Spontaneous Magnon Decays from Nonrelativistic Time-Reversal Symmetry Breaking in Altermagnets

Abstract: Quasiparticles are central to condensed matter physics, but their stability can be undermined by quantum many-body interactions. Magnons, quasiparticles in quantum magnets, are particularly intriguing because their properties are governed by both real and spin space. While crystal symmetries may be low, spin interactions often remain approximately isotropic, limiting spontaneous magnon decay. Textbook wisdom holds that collinear Heisenberg magnets follow a dichotomy: ferromagnets host stable magnons, while antiferromagnetic magnons may decay depending on dispersion curvature. Up to now, relativistic spin-orbit coupling and noncollinear order that connect spin space to real space, were shown to introduce more complex magnon instability mechanisms.

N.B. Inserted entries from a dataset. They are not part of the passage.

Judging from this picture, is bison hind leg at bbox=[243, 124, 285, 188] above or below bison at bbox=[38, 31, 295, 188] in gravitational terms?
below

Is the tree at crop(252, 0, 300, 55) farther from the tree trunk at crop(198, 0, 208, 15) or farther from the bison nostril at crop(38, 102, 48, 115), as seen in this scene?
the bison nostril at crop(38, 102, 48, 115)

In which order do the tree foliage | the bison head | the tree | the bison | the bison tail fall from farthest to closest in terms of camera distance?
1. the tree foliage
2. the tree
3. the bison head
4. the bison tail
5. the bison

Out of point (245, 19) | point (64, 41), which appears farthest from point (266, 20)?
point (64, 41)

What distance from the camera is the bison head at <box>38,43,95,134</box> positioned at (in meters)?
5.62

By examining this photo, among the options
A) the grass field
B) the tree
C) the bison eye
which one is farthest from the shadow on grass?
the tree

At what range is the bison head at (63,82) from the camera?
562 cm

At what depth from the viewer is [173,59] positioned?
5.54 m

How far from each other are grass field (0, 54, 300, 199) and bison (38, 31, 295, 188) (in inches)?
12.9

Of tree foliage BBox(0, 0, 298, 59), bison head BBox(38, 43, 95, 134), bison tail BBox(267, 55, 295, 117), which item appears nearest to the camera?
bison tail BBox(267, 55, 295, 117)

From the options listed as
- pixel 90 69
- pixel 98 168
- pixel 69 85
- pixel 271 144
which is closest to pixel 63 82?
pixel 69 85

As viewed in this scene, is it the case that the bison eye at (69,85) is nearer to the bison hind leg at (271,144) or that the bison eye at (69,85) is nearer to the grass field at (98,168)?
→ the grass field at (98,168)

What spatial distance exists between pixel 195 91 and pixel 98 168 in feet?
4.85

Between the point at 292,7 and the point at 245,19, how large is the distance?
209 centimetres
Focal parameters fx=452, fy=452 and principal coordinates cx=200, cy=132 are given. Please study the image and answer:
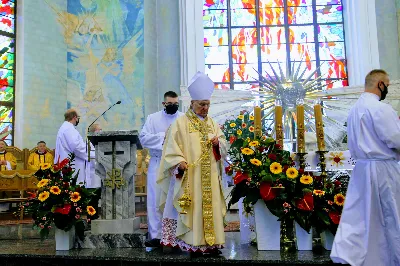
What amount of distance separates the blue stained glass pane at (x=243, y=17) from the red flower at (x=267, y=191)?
9.47m

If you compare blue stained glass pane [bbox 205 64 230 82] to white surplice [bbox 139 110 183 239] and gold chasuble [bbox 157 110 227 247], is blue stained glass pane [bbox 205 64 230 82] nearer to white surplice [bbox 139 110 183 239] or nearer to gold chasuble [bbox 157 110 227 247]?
white surplice [bbox 139 110 183 239]

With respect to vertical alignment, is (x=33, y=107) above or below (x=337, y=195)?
above

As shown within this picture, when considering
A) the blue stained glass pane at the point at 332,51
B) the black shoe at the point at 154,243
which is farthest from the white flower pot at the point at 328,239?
the blue stained glass pane at the point at 332,51

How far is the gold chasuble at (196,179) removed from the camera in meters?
4.19

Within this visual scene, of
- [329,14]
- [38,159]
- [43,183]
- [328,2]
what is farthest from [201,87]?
Answer: [328,2]

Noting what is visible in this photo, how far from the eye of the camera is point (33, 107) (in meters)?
10.9

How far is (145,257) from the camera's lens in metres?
4.20

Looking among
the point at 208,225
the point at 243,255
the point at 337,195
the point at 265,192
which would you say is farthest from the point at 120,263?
the point at 337,195

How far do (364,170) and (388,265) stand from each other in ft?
2.60

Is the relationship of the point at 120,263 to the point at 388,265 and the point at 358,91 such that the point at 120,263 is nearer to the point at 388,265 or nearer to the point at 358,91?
the point at 388,265

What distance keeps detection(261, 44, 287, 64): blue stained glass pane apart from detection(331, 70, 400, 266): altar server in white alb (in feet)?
30.0

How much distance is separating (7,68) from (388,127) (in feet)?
31.5

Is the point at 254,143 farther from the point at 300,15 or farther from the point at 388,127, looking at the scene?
the point at 300,15

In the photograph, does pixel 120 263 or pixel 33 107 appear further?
pixel 33 107
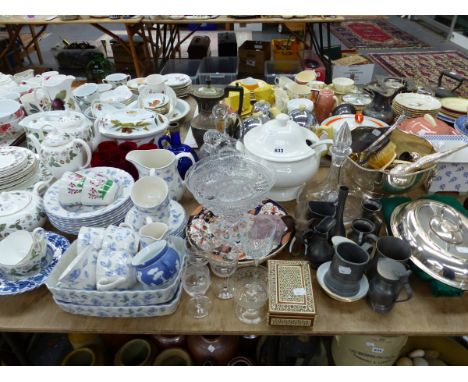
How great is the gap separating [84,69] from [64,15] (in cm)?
94

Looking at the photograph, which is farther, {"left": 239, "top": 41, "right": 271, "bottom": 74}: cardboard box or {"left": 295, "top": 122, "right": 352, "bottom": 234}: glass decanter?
{"left": 239, "top": 41, "right": 271, "bottom": 74}: cardboard box

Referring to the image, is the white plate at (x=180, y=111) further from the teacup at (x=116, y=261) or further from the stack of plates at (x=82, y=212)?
the teacup at (x=116, y=261)

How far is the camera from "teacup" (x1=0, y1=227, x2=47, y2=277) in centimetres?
75

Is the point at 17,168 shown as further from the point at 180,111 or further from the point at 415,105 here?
the point at 415,105

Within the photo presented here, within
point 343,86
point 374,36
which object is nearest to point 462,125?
point 343,86

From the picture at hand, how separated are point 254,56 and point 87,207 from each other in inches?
105

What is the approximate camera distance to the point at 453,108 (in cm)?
131

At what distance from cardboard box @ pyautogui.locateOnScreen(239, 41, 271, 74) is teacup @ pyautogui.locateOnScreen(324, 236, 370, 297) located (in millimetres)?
2736

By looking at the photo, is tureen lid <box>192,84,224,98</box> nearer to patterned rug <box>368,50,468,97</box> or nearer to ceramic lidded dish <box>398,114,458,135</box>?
ceramic lidded dish <box>398,114,458,135</box>

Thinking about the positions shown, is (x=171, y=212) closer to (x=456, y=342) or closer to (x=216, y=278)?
(x=216, y=278)

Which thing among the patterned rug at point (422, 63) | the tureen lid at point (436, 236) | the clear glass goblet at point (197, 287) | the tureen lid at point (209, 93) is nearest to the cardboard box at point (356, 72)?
the patterned rug at point (422, 63)

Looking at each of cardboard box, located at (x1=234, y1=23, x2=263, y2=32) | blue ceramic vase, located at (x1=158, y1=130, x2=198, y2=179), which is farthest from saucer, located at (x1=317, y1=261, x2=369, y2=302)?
cardboard box, located at (x1=234, y1=23, x2=263, y2=32)

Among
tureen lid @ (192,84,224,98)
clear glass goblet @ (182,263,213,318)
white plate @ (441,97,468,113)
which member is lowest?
clear glass goblet @ (182,263,213,318)

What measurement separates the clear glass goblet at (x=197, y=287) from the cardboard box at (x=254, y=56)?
274cm
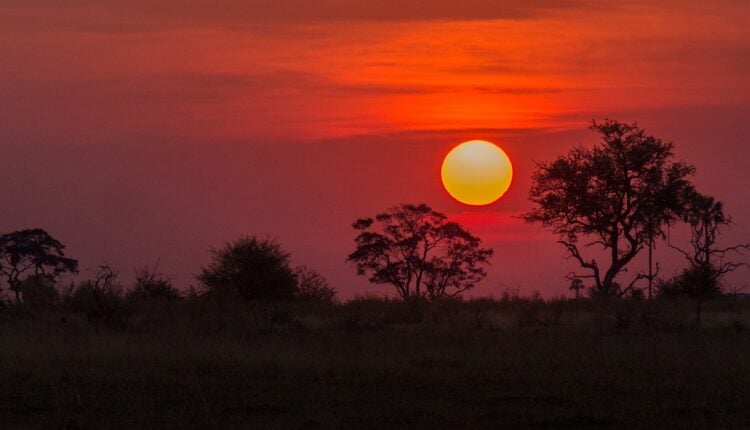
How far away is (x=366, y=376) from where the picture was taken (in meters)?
16.6

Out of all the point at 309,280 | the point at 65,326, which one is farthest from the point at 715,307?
the point at 65,326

Here, we show that even in nonrelativistic isotropic collinear systems, this conventional dichotomy is disrupted in altermagnets. Altermagnets, a newly identified class of collinear magnets, exhibit compensated spin order with nonrelativistic time-reversal symmetry breaking and even-parity band splitting. Using kinematic analysis, nonlinear spin-wave theory, and quantum simulations, we reveal that even weak band splitting opens a decay phase space, driving quasiparticle breakdown. Additionally, d-wave altermagnets form a rare ``island of stability'' at the Brillouin zone center. Our findings establish a quasiparticle stability trichotomy in collinear Heisenberg magnets and position altermagnets as a promising platform for unconventional spin dynamics.